Overview#

Here we test the scaling of the MMseqs version 15 on

Rome (Dual EPYC 7552 with 48 cores each and 512GB DDR4 RAM combined) and

Turin  (Single EPYC 9655 with 96 cores and 768GB DDR5 RAM) CPUs

It should be noted that GPU support in version 17 of MMseqs is very slow on our test samples and should not be used on Maestro.

Methodology#

We use the metagenome SRR006547(40k samples) available at NIH to establish the baseline and SRR006547 (327k samples) to check the scaling

Note that the execution times and the memory requirements depend on the genome size.

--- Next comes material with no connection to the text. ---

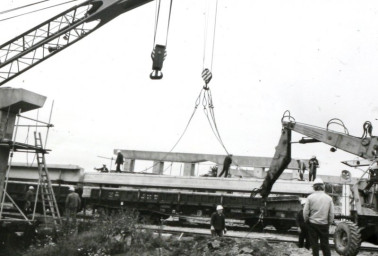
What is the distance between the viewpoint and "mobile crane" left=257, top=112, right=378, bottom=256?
29.2 feet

First, we copy over the fasta and create indices for our metagenome and the Uniprot, against which we will search.

cmd line (text)

mkdir -p TURIN
cd TURIN
cp /pasteur/helix/projects/hpc/BENCHMARKS/SRR006547.fasta .
module load MMseqs2/15-6f452

mmseqs createdb /local/databases/rel/uniprot/current/fasta/3.6/uniprot.fa target --dbtype 0 --shuffle 1 --createdb-mode 0 --write-lookup 0 --id-offset 0 --compressed 0 -v 3 
mmseqs createdb SRR006547.fasta  source --dbtype 0 --shuffle 1 --createdb-mode 0 --write-lookup 0 --id-offset 0 --compressed 0 -v 3 
THREADS=XXXX; /usr/bin/time mmseqs search --threads ${THREADS?} source target result tmpdirectory

Results#

threads execution time Turin execution time Rome Used RAM Turin Used RAM Rome
96 6m30 24m 250g 170g
48 9m40 25m 324g 178g
32 13m30 29m 318g 237g
24 19m 38m 319g 232g
24x2 22m 42m 316gx2 216x2
24x4 24m 62m 100gx4 100gx4
16 27m 60m 320g 242g

cold start (cache invalidation withdropcache 3) can be noticeable for high core count, 12min instead of 6. For lower core counts, like 24cores the effect of cold start is negligible.

There is no difference in execution times between using appa and helix filers for IO.

Reducing available memory (--split-memory-limit XXXG) about twice compared to unrestricted has no performance implications and allows running 4 copies on 24cores each in about the same wall time.

Reducing it about 3 times has small impact of order of 20% or less.

For the SRR006546 genome the corresponding times on 24 cores are 78m for Turin and 155 for Rome, with the same memory requirement of 100G.

Conclusions#

We recommend using 24 cores and 100g per mmseqs run. Here is the full command line to start:

Code Block (bash)

mmseqs search --threads 24 --split-memory-limit 110G source target result tmpdirectory

Do not forget to clear tmpdirectory once you are done with the sample, and to clean up target* once you are finished with all samples.